Easy rescheduling for defaulters in the works
The central bank is working to allow defaulters to regularise their classified loans by furnishing 2 percent down payment as it engineers to bring down the high non-performing loan figure.
“The initiative will help both the banks and clients,” SM Moniruzzaman, deputy governor of the Bangladesh Bank, said yesterday at the inaugural session of a research almanac organised by Bangladesh Institute of Bank Management.
He, however, expects criticism from different corners given the central bank’s previous restructuring facility for large borrowers.
In 2015, 11 large business groups got their loans amounting to about Tk 15,000 crore restructured on relaxed terms.
The policy, which was taken under political pressure from influential debtors, offered a repayment period of up to 12 years, discounted interest rates and down payment, and quarterly repayment instead of monthly.
But most of the borrowers have failed to pay their instalments and entered the default zone again.
This escalated the classified loan figures, and in the third quarter of last year it grazed Tk 1 lakh crore.
At the end of 2018, default loans stood at Tk 93,370 crore, which is 10.33 percent of the total outstanding loans in the banking sector.

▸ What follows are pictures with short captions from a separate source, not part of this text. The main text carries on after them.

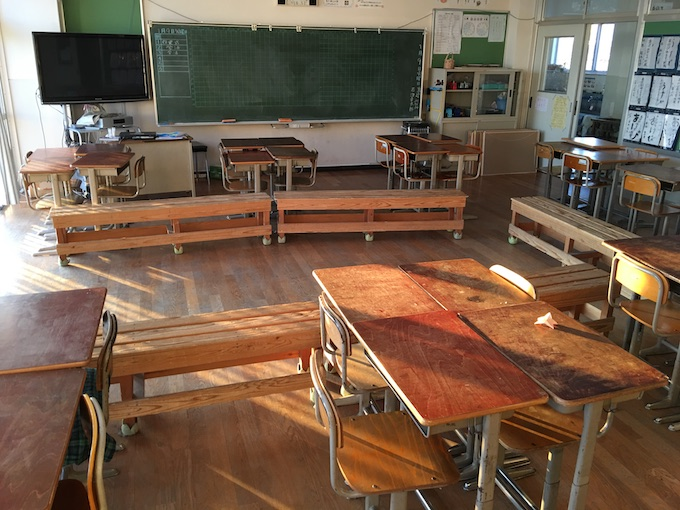 じわりじわりと広がるベンチのある教室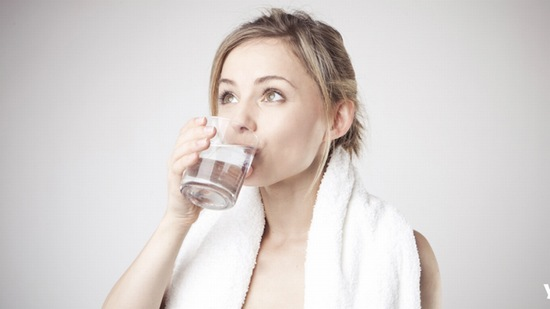 Uống nhiều nước không những tốt cho sức khỏe mà còn là liệu pháp ngăn ngừa sẹo hữu hiệu.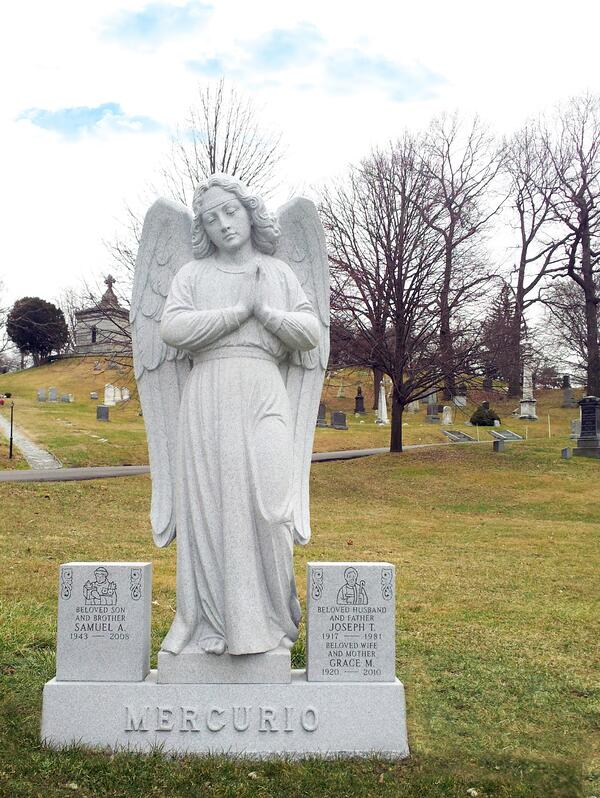 Mercurio_Supreme Memorials_Estate Memorial_Statuary_Blue Gray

The central bank is carrying out its routine supervision work on the banking sector in a proper manner, Moniruzzaman said.
“But some people have recently alleged that default loans in the banking sector are on the rise because of weak monitoring by the central bank. It is not right.”

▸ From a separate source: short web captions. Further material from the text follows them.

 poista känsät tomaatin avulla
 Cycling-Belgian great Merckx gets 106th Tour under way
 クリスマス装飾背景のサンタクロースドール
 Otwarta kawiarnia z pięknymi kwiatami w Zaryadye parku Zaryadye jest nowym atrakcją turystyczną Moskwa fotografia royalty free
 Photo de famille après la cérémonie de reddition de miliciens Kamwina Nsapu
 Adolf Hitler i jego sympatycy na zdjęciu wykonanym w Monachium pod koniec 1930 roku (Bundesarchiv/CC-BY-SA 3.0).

They alleged that some non-bank financial institutions are performing badly.
“But I want to raise a question: why do clients park their deposits at high interest rate with them? Whatever happens, all blame is passed on to the central bank.”
He also said the central bank was compelled to give licences to new banks without disclosing from where the pressure came.
“Now, a demand has been made to decrease the number of banks. But it is not an easy task as strong banks never want to merge with weaker ones,” he added.
Barkat-e-Khuda, Dr Muzaffer Ahmad Chair professor of BIBM, presided over the session, where Prashanta Kumar Banerjee, a professor of BIBM, delivered the welcome speech.